Monday, November 11, 2013

FAQ: Free Agency

The World Series has been over for almost two weeks. The boys of summer have all gone home, and with their departure comes the worst season of them all: winter.

There is some excitement to be had during the offseason, and it's mostly free agent-related speculation. With a lot of free-agency related questions floating around out there, and the GM Meetings kicking off today, I thought I would gather all the answers in one place.

What is free agency?
Free agency is the state of being free from contractual obligations, and able to sign with any team.

Who can be a free agent?
There are different kinds of free agents. Typically those we hear about the most are players who have at least six years of major league service. Players who have been in the league much longer but have reached the end of their contract, and players who have been released by their most recent team are also free agents.

What's the difference between that and international free agents?
Because the MLB draft only includes players from US high schools and colleges, any player who falls outside those institutions in any other part of the world is an international free agent, and can sign with any Major League franchise. International free agent signings usually take place in the summer, but can happen at any time.

What's the difference between arbitration eligible and free agency?
To be arbitration eligible, players must have between three and five years of service time. At the end of the season, their team must either offer them a contract for the following season, or allow them to become free agents. Once a deal has been offered, the player can accept, or make a counter offer. If the team and player cannot come to an agreement, a salary arbiter will decide which contract the player deserves. The arbiter can either select the team's offer, or the player's counter offer, but cannot compromise between the two.

What's the deal with "compensation"?
Until last offseason, free agents were classified as Type A, Type B, or unclassified, based on rankings from the Elias Sports Bureau. If a team offered a contract to a Type A free agent, and that player signed with another team, the original team was due the top draft pick from the signing team, as well as a supplementary draft pick between the first and second rounds. The arrangement for Type B free agents was similar, though teams got supplementary picks.

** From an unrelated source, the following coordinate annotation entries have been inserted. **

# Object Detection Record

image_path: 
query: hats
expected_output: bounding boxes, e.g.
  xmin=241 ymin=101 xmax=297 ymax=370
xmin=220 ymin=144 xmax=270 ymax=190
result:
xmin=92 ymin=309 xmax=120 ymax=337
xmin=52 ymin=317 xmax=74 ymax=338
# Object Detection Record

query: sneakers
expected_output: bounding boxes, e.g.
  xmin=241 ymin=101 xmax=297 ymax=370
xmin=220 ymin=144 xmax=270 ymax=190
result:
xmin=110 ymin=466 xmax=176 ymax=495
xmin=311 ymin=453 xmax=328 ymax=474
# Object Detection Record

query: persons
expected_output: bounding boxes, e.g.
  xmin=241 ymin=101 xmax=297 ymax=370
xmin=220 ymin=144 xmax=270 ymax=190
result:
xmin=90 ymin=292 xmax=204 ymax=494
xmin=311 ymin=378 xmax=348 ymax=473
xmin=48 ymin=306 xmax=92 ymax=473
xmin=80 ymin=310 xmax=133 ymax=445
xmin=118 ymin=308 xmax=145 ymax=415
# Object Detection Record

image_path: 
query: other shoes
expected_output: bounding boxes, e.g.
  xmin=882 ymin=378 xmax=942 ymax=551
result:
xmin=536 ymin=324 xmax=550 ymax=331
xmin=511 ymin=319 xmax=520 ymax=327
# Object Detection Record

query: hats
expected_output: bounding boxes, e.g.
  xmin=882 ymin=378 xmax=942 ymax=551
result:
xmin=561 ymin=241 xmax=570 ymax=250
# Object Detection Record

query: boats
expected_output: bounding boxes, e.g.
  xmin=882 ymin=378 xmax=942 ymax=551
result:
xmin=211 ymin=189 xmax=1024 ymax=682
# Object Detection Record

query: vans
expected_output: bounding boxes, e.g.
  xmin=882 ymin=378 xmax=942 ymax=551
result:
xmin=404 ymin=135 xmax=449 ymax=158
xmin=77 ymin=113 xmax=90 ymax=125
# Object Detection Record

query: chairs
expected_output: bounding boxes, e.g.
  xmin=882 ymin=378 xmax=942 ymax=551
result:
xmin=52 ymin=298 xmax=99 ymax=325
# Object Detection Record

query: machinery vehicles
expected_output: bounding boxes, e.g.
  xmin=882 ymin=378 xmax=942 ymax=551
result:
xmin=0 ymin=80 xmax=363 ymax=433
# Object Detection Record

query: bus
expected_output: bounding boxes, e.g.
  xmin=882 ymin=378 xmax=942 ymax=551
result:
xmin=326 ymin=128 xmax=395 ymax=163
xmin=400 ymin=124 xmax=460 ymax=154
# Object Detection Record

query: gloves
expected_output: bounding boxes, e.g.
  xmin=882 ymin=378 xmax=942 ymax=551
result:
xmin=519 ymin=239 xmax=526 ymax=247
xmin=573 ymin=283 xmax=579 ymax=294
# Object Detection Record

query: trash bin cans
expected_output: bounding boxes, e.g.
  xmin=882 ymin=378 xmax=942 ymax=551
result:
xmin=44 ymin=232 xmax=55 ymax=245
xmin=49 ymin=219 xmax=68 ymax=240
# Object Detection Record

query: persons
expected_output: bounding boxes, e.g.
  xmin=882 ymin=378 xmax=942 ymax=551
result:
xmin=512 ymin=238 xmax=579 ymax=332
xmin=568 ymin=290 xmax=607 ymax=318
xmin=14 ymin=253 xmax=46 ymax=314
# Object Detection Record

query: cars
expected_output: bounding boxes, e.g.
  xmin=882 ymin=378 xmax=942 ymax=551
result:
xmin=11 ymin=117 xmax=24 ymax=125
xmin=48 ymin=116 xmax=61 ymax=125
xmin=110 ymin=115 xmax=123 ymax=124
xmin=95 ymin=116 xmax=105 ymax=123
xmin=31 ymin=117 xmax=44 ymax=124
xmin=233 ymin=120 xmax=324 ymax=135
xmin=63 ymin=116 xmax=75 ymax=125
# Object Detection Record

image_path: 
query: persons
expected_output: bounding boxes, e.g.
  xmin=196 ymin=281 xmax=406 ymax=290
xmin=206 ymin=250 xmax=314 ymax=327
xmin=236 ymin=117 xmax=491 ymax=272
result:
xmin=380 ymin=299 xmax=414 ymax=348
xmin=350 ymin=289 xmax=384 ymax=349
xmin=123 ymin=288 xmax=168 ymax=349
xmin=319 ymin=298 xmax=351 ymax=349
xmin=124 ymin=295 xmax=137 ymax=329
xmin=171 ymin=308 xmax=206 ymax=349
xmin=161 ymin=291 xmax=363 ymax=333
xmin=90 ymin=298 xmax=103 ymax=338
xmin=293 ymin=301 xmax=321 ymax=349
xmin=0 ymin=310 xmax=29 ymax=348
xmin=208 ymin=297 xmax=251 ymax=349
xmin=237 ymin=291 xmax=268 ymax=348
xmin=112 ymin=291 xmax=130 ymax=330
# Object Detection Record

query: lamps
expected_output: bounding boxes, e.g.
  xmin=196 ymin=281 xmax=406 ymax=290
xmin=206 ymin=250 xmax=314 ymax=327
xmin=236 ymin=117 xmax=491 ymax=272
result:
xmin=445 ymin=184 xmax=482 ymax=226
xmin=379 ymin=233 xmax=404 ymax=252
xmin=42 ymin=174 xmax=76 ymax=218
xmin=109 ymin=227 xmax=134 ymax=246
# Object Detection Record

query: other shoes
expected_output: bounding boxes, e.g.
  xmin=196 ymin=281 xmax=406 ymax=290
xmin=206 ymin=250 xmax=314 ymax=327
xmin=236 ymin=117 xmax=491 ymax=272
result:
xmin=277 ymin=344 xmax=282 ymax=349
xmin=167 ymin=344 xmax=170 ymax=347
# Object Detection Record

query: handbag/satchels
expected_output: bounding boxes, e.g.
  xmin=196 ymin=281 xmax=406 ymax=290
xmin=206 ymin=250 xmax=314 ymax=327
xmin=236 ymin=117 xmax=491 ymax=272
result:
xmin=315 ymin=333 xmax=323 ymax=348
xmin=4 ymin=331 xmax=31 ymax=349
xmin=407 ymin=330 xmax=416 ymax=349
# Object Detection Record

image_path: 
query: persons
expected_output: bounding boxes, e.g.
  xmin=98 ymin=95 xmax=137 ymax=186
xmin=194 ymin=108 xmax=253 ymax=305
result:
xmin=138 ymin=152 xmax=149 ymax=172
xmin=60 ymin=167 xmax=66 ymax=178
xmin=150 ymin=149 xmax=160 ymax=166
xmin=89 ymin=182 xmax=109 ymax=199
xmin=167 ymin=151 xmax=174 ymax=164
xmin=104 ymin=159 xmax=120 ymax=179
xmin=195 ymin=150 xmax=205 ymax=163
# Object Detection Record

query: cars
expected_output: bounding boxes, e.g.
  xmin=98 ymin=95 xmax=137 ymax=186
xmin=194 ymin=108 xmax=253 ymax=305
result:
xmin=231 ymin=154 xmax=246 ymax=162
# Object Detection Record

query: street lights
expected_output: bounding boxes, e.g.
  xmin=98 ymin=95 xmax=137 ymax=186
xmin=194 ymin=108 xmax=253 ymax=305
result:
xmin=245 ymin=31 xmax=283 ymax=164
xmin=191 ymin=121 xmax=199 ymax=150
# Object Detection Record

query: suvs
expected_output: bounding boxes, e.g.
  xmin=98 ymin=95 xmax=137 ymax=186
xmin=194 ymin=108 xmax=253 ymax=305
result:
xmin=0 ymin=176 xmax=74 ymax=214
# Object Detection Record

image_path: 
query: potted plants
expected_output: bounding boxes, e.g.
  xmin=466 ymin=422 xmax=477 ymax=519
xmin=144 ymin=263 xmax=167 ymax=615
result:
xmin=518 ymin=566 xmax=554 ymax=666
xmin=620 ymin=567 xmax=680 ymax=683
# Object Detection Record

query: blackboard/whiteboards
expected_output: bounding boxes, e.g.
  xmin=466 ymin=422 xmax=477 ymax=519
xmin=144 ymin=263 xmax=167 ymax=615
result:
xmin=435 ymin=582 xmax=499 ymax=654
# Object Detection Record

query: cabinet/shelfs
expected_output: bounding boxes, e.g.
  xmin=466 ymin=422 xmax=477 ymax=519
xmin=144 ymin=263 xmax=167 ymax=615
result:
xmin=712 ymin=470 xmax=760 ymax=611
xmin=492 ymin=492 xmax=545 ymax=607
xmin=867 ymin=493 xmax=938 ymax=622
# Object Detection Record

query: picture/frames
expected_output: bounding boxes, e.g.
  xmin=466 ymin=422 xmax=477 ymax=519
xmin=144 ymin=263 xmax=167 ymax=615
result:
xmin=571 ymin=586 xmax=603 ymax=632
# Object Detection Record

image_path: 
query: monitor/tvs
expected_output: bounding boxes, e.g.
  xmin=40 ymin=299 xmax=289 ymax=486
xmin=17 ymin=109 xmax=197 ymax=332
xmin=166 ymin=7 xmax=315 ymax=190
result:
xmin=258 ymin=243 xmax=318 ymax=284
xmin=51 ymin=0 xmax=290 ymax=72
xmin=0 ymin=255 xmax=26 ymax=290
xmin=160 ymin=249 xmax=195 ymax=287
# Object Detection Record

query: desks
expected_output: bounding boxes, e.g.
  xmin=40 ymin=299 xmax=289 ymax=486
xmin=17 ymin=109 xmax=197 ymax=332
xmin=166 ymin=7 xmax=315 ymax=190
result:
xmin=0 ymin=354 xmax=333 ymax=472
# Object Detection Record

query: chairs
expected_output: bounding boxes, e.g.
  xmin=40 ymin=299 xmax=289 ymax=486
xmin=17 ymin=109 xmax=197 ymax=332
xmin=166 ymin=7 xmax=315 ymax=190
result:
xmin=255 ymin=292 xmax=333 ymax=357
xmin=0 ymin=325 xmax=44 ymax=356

The 2011 collective bargaining agreement amended that process. Now, teams can get compensation for their departing free agents only if they offer those free agents a contract worth at least the average of the 125 richest contracts in baseball.

What's the time frame for signing free agents?
Today was the last day for free agents to accept offers from their 2013 teams - if they do not accept qualifying offers, they can still negotiate and/or sign with that team, but other teams are not allowed to make offers. Free agents can now sign with any team at any time. Arbitration hearings aren't until January, though many teams come to terms with their arbitration eligible players before then.

Where can I find out more?
The internet is full of information! Here are a few good sites. Just make sure you get information from sites updated after the 2011 collective bargaining agreement. If you want a more in depth look at the history of free agency, I highly recommend The Way It Is, by Curt Flood, who took the fight for free agency (unsuccessfully) to the Supreme Court, and Catfish: My Life in Baseball, by Catfish Hunter, the first player to be granted free agency.